- _GIVEN PASSAGE_:
# # # # #

Caring responsibilties narrow opportunities

This ‘time poverty’ is not accidental. Much of the spinout ecosystem is built around evening networking, informal investor access and an assumption of uninterrupted availability.  For founders with caring responsibilities, rarely men, this quietly but effectively narrows what feels possible.

The result is fewer spinouts, fewer funded ideas and a narrower innovation pipeline than the UK can afford. The economic cost is significant. Barclays estimates that dismantling the barriers faced by female founders could unlock up to £250 billion for the UK economy. 

As Juliet Gouldman, Director at Barclays Business Banking, notes: ‘peer networks, accelerators and supportive communities matter, but systemic change matters more’. And that change requires coordination across universities, financial services and government.

One of the report’s most important contributions is its focus on specificity. Rather than treating women founders as a single category, it highlights how barriers differ by discipline and institutional support.  In particular, founders in Social Sciences, Humanities, and the Arts (SHAPE) subjects face distinct challenges.

This is because their intellectual property is often non-patentable and poorly understood by traditional tech transfer structures.

To address this, the report sets out a clear slate of policy recommendations. These include improved, gender-disaggregated data collection on spinout equity and leadership; expanding proven programmes and introducing Commercialisation Fellowships that buy academics out of teaching so they can build companies without jeopardising their research careers.

Other proposals tackle cultural issues head-on: recognising commercialisation as a promotion metric alongside publications; moving entrepreneurship training to an opt-out model across degrees and redesigning accelerators to eliminate exclusionary networking norms.

None of this is radical

None of this is radical. All of it is overdue. The central message is simple. The UK does not have a shortage of female academic talent. It has a system that still treats commercial ambition as an optional extra, and a risky one, particularly for women.

Until universities, investors and policymakers align incentives with reality, the gender gap will persist. And if current trends continue, we already know how long that will take to fix. The question is whether the UK is content to wait until 2060… or whether it finally decides that innovation, like talent, should not come pre-filtered by gender.

As the female entrepreneurs (and this male writer) departed the House of Lords into a distinctly drab Westminster afternoon, it was tempting to look behind at the grandeur of the UK parliament with its numerous male statues and ponder who really is to blame for such an shameful situation.

# # # # #

- _DATA SHOWN_:
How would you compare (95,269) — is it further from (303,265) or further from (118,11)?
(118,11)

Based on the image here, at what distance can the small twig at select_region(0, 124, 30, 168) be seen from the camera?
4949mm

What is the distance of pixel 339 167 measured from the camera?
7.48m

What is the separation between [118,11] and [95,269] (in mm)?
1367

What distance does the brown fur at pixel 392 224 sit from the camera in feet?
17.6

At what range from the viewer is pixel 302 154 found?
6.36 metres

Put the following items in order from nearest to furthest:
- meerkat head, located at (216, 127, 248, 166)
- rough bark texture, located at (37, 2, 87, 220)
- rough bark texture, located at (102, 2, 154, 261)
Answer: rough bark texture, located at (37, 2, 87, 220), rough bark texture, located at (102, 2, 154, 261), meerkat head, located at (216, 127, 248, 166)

# # # # #

- _EXERCISE INSTRUCTIONS_: Translate this sentence from the article on women founders into Spanish: "The UK does not have a shortage of female academic talent."

- _OUTPUT OF THE EXERCISE_: El Reino Unido no tiene escasez de talento académico femenino.